* [What is being asked]:
Each record that follows is to be transcribed exactly, excluding its images.

* [Data to examine]:
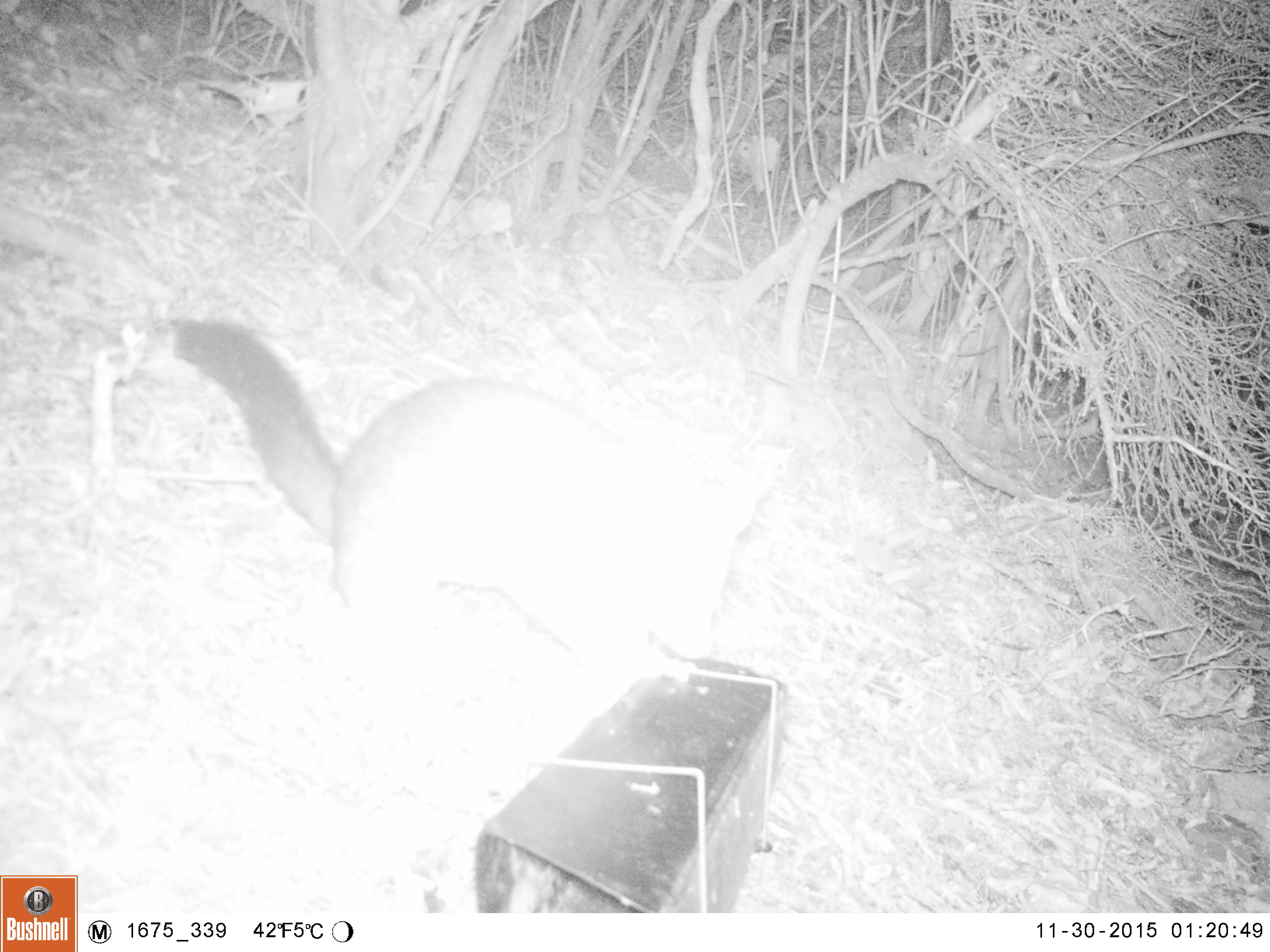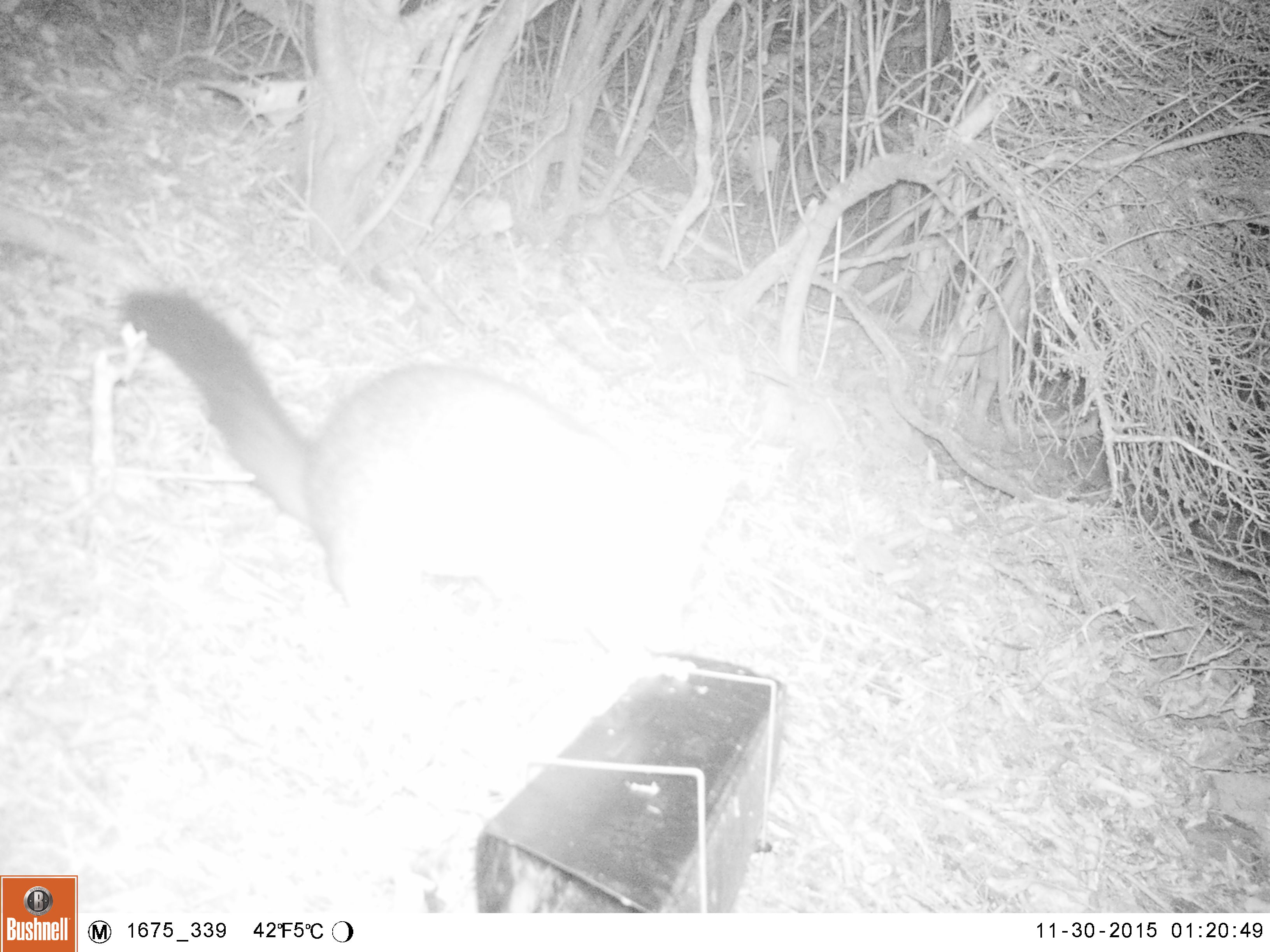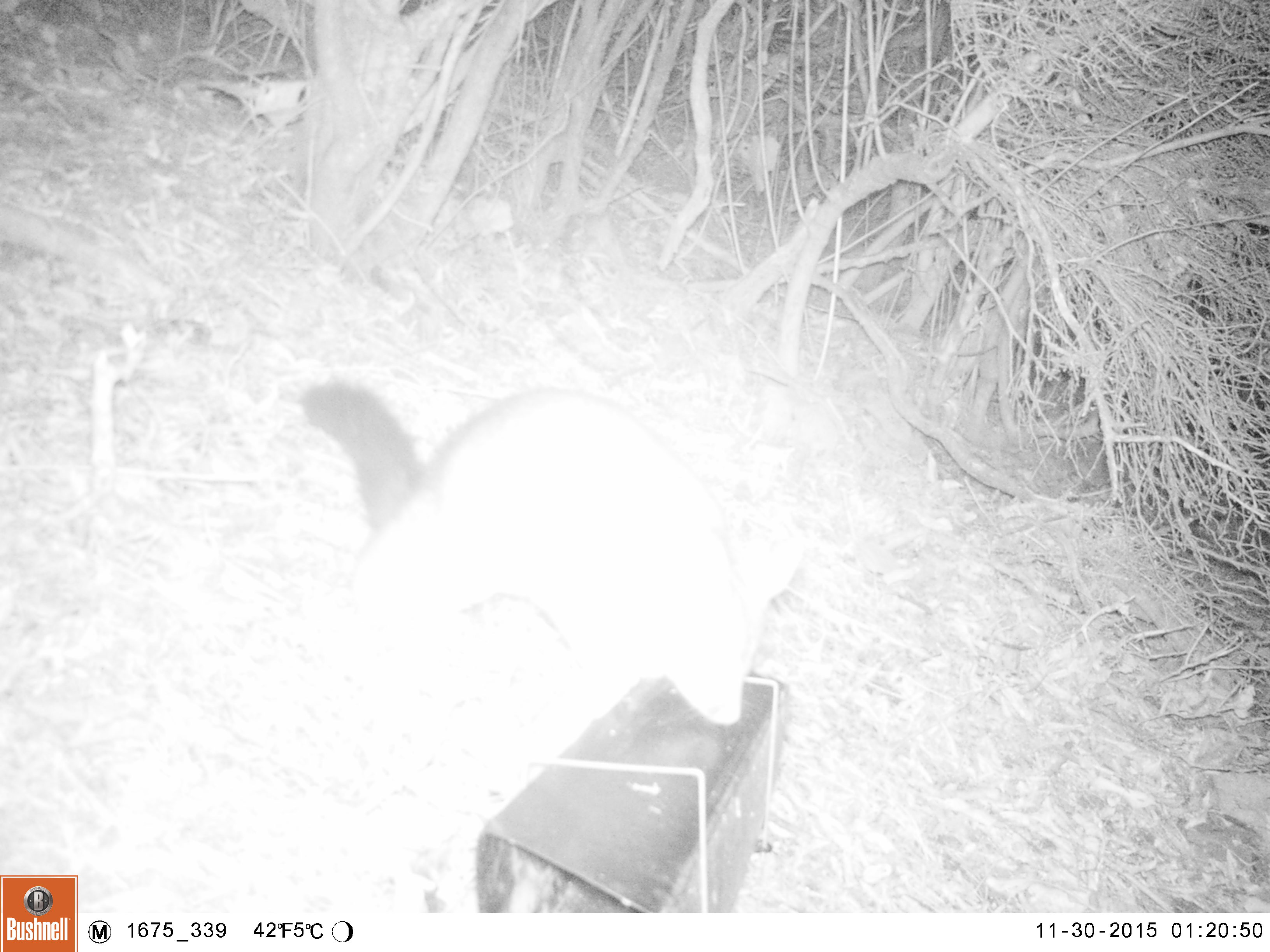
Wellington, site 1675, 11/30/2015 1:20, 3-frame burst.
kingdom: Animalia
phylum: Chordata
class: Mammalia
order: Didelphimorphia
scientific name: Didelphimorphia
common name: possum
Possum (Didelphimorphia).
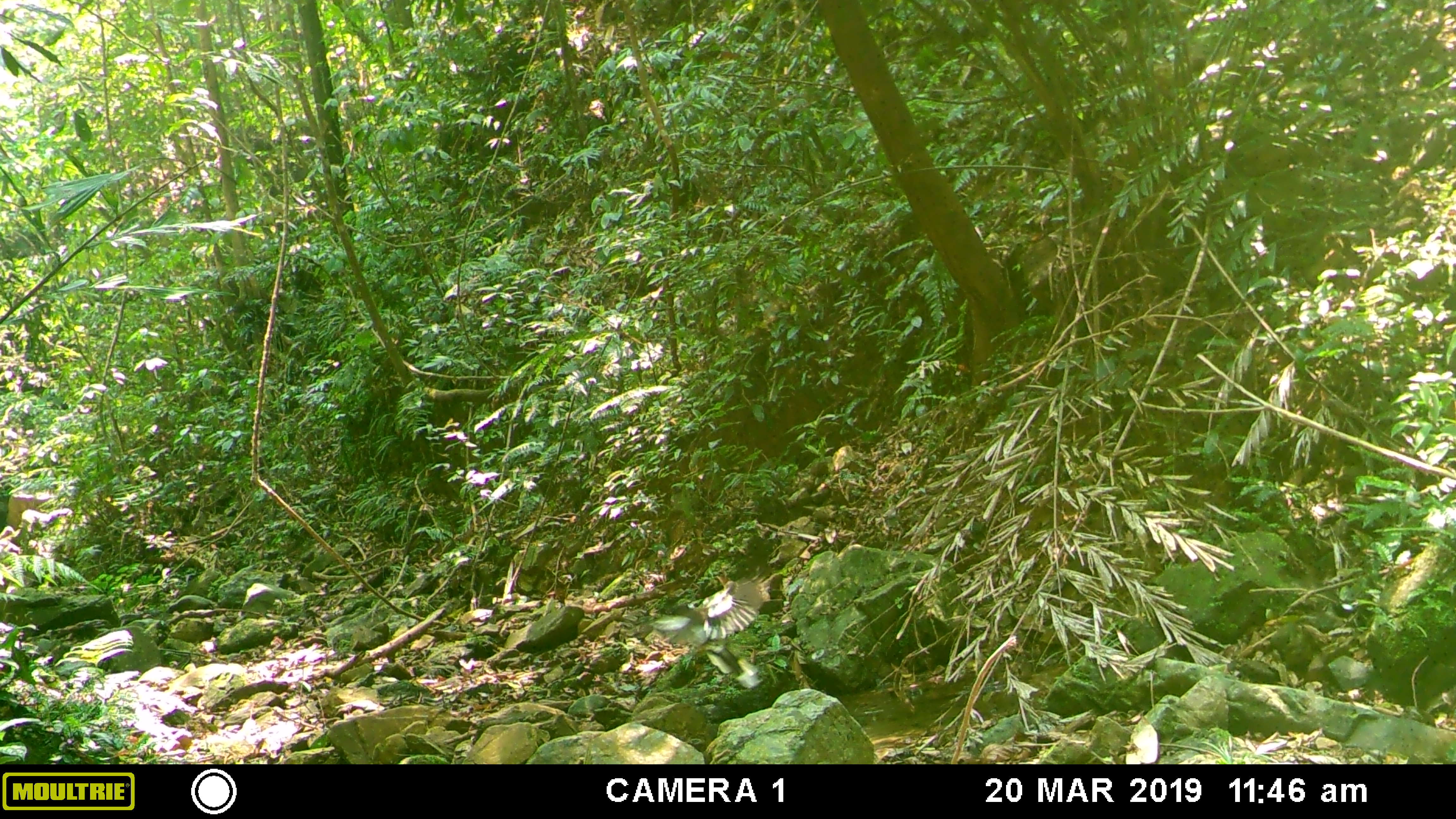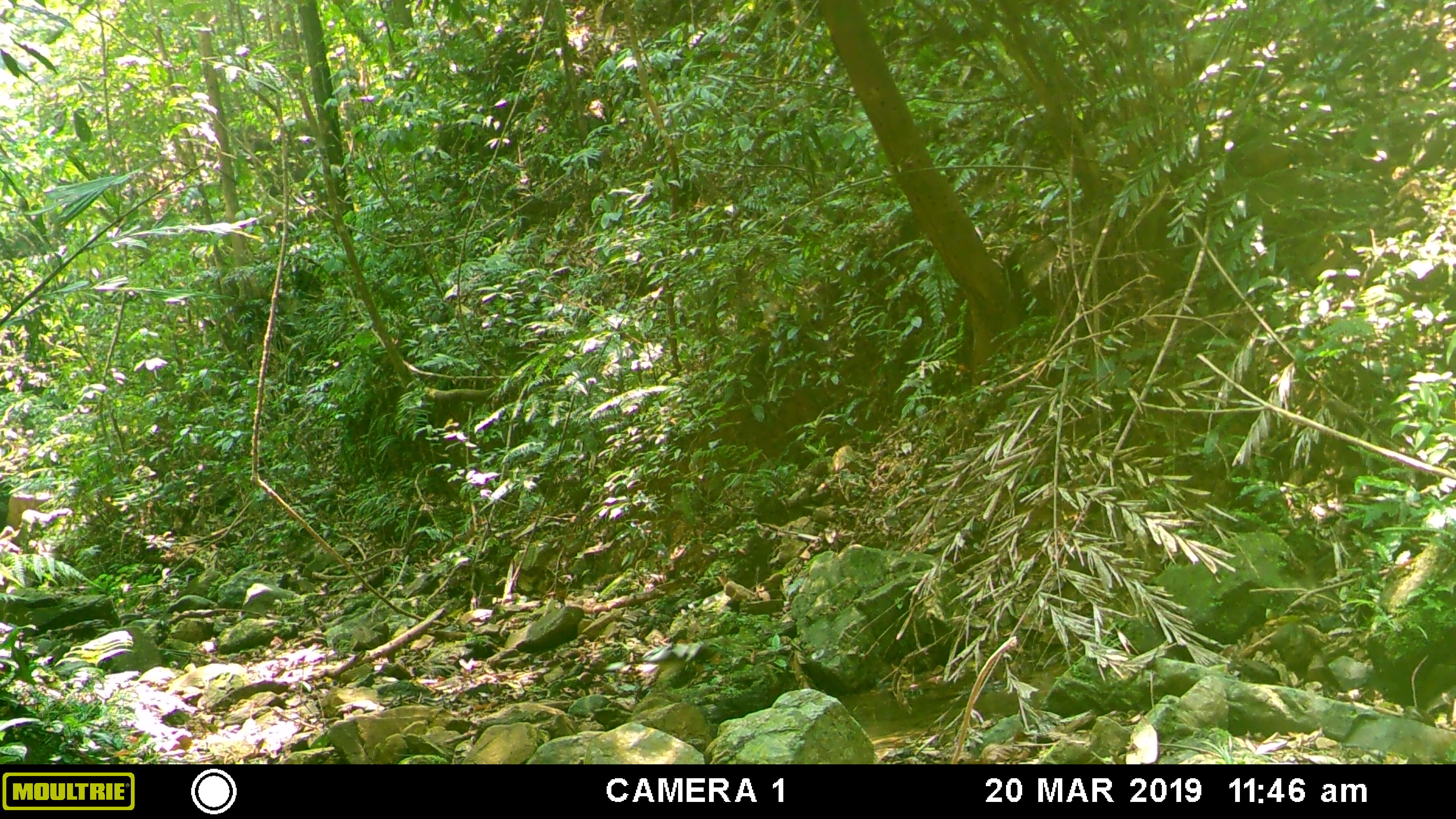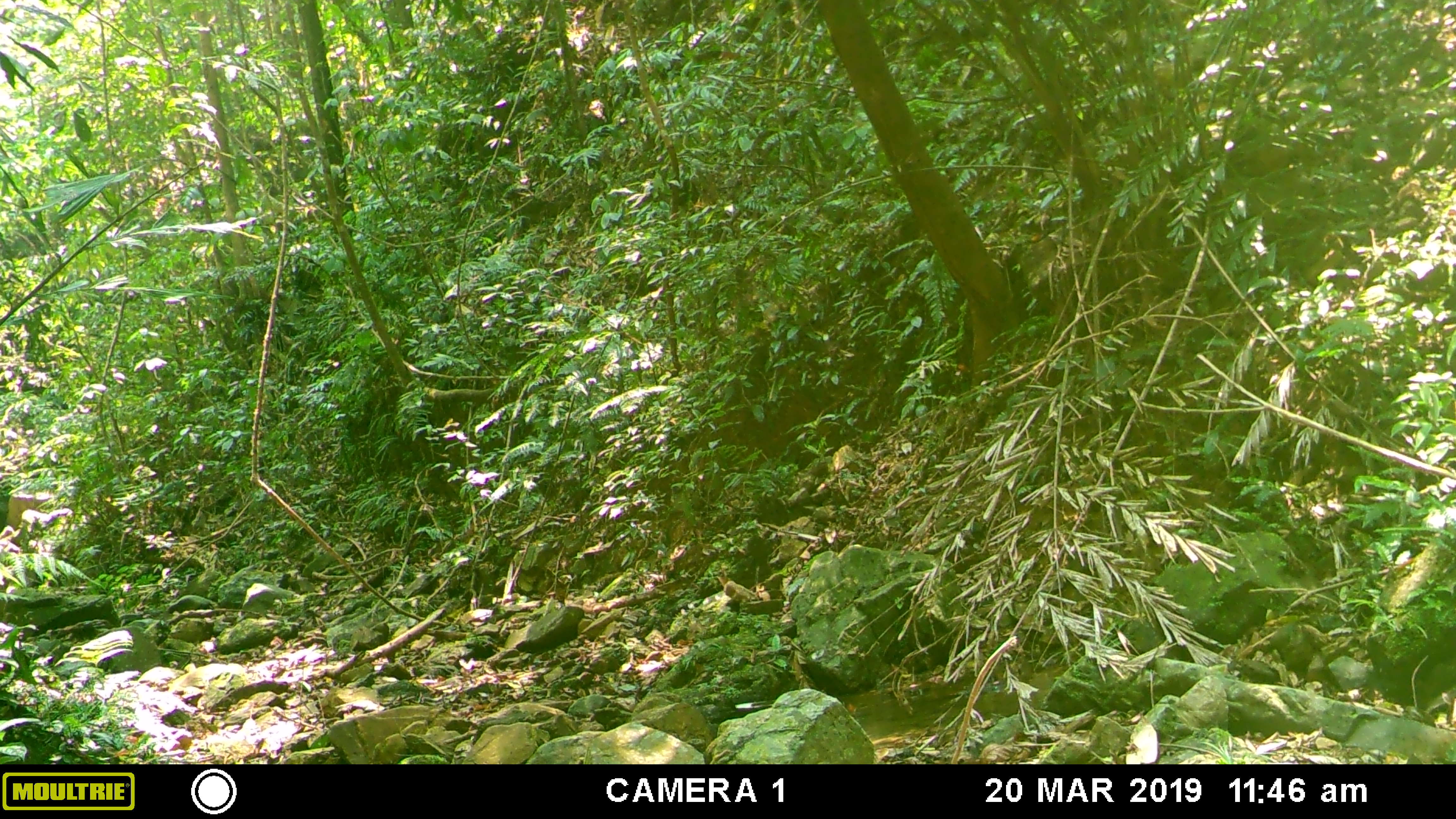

* [Written answer]:
Wellington, site 1675, 11/30/2015 1:20, 3-frame burst.
kingdom: Animalia
phylum: Chordata
class: Mammalia
order: Didelphimorphia
scientific name: Didelphimorphia
common name: possum
Possum (Didelphimorphia).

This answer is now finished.